> _Tasks for this exercise_:
(1) According to the plea bargaining passage, which form of plea bargaining applies when the defendant pleads guilty to fewer of the charges?
(2) Transcribe the plea bargaining passage word for word, starting with "C&P: How Plea" and going on through "of the charges.".
(3) Pick up the plea bargaining passage after its final sentence and keep writing it.

> _Provided passage_:
[Start]
C&P: How Plea Bargaining Works

A plea bargain is defined as an agreement in a criminal case between the prosecutor and the defendant where the prosecutor convinces the defendant to plead guilty to a lesser charge or to the original charge with a recommendation of a lighter sentence. A plea bargain allows the defendant to skip the lengthy process of a court trial and to avoid being convicted of the possible stronger charge. There are three types of plea bargaining available to defendants today.

The three forms of plea bargaining are:

  • Charge Bargaining: This is used when a defendant pleads guilty to a less serious crime than the one originally imposed
  • Count Bargaining: This is used when the defendant pleads guilty to a fewer number of the charges.
  • Sentence Bargaining: This is used when the defendant pleads guilty knowing what sentence will be given.
Is a plea bargain legally binding?

A plea bargain is legally binding and it is a contract between the prosecutor assigned to the case and the defendant named in the case. Both parties involved in the contract must abide by the terms of the agreement. Some common terms of plea bargaining include pleading guilty on a specific date, cooperating in the investigation of another offense, or testifying against a co-defendant. If any of the terms of the agreement are broken then the bargain may be revoked if the defendant fails to satisfy their terms of the agreement.
[End]
> _Data extract_:
[Start]
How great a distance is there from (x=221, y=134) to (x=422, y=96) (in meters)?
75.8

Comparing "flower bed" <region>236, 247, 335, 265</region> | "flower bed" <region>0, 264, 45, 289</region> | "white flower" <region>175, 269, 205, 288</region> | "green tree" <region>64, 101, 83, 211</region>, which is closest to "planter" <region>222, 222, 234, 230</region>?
[End]
> _Answers by task_:
(1) Count bargaining.

(2)
C&P: How Plea Bargaining Works

A plea bargain is defined as an agreement in a criminal case between the prosecutor and the defendant where the prosecutor convinces the defendant to plead guilty to a lesser charge or to the original charge with a recommendation of a lighter sentence. A plea bargain allows the defendant to skip the lengthy process of a court trial and to avoid being convicted of the possible stronger charge. There are three types of plea bargaining available to defendants today.

The three forms of plea bargaining are:

  • Charge Bargaining: This is used when a defendant pleads guilty to a less serious crime than the one originally imposed
  • Count Bargaining: This is used when the defendant pleads guilty to a fewer number of the charges.

(3)
If the prosecutor breaks the plea agreement between the two parties than the defendant can request that the prosecutor follow the agreement or that it should be set aside altogether. This most commonly occurs when the prosecutor promises not to file subsequent charges in return for a guilty plea but does so anyway. A defendant and a prosecutor should always make sure that the plea bargain is recorded and written down to make sure that no one can claim that a plea bargain was never discussed.

A plea bargain is only valid when there are three essential components present:

  • A knowing waiver of rights
  • A voluntary waiver
  • A factual basis to support the charges to which the defendant is pleading guilty
The four main reasons that a plea bargain is offered by the prosecutor to the defendant are:

  • Defendants can avoid the time and cost of defending themselves at trial, the risk of harsher punishment, and the publicity a trial could involve.
  • The prosecution saves the time and expense of a lengthy trial.
  • Both sides are spared the uncertainty of going to trial.
  • The court system is saved the burden of conducting a trial on every crime charged.
Plea bargaining is a completely private process when it takes place. This means that no one besides the defendant, the defense counsel, the prosecutor and sometimes the judge are present in the conference room; not even the victim of the defendant. The details of a plea bargain are not made known to the public until the bargain has been agreed upon by all sides involved. Some jurisdictions are now allowing the victim or victims of the defendant to have a say in the plea bargaining process. Most plea bargains must be approved by a judge in a court of law before it can be put into place. It cannot be approved by a judge until both side of the process agree on the terms of the bargain. When presented the plea bargain to the judge he or she will ask both sides if they approve of the terms. If one side does not approve of the terms then the two sides have to go back to work regarding agreement.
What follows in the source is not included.